As the 11 entities that have got the payments banks licence from the Reserve Bank of India chalk out their plans, analysts believe that deep pockets and wide reach will be the key to success. In fact, these two were amongst the vital criteria on which RBI selected these 11 amongst 42 applicants.
Sources close to the developments say that RBI gave preference to applicants that had a clear business plan, specifically in the northeast and areas affected by Naxals. In fact, a report by rating agency CRISIL had pointed out that east, northeast and central India will be good catchment area for payments banks because of inadequate formal banking in these regions.
|ENTITIES THAT HAVE RECEIVED THE LICENCE|
Payments Banks can offer current and savings account deposits of up to Rs 1 lakh. They can issue debit cards and offer internet banking, but they are not allowed to lend or issue credit cards. Three-quarters of the deposits they get will have to be invested in government securities, while the rest they will need to deposit in a scheduled commercial bank (for easy liquidity).

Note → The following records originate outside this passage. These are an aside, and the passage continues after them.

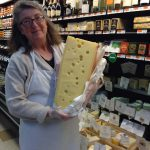 Catherine and a big wedge of cheese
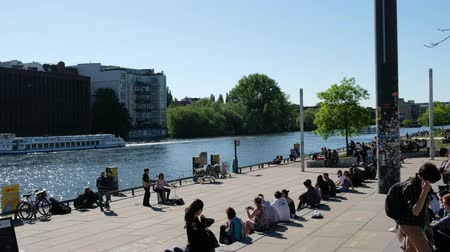 pitka : Young people sitting at the river next to Berlin Wall on a sunny summer day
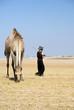 Camel and herdsman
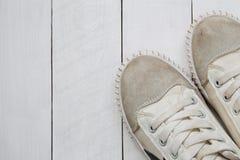 Zapatillas de deporte viejas en el fondo de madera blanco del piso Foto de archivo libre de regalías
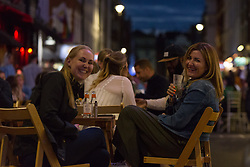 © Licensed to London News Pictures.  29/08/2021. London, UK. Revellers make the most of the Bank Holiday night out in Soho, central London. Photo credit: Marcin Nowak/LNP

This, experts say, could crimp their earnings, and hence their ability to pay interest on deposits. In any case, it is expected that their net interest margin will be thin. Some may go for wafer-thin margins in order to get deposits. Either way, it will essentially be a high-volume, low-margin game. Therefore, a wide reach and last mile connectivity will be essential for any payments bank.
"CRISIL believes success will be a function of the ability to generate transaction volumes, having a business structure that's light on overheads and smart on technology, and on the ability to extract fees from clients. However, building franchises and managing operational risks while offering last-mile connectivity will be a challenge," said the CRISIL report.
The success of the Pradhan Mantri Jan Dhan Yojana will be another big challenge that these new banks will need to tackle. It is believed that 99 per cent of households have been covered under the scheme. However, with a large number of these accounts still inactive, there is opportunity for payments banks to get business. According to the PMJDY website, as on August 26, 178.9 million accounts have been opened under this scheme, but about 45 per cent of them are inactive. This is where the payments banks can fit in. The challenge though will be to get these customers to open an account and to ensure that it is not dormant.
"While a large number of accounts opened under PMJDY scheme have lowered the potential for payments banks, these banks are expected to improve last mile connectivity, penetration of payments points and service outlets in a significant way (through business correspondent structure and through use of technology)," says Vibha Batra of ICRA, a rating agency.
In spite of this, some believe the opportunity for payments banks is big. "Even if they are able to gather around 10 per cent of rural savings deposits from areas that have banks, and from unbanked areas served by chit funds and other non-banking channels, the opportunity to attract savings deposits will be in excess of Rs 1 lakh crore over the next five years," says CRISIL Ratings Business Head Raman Uberoi.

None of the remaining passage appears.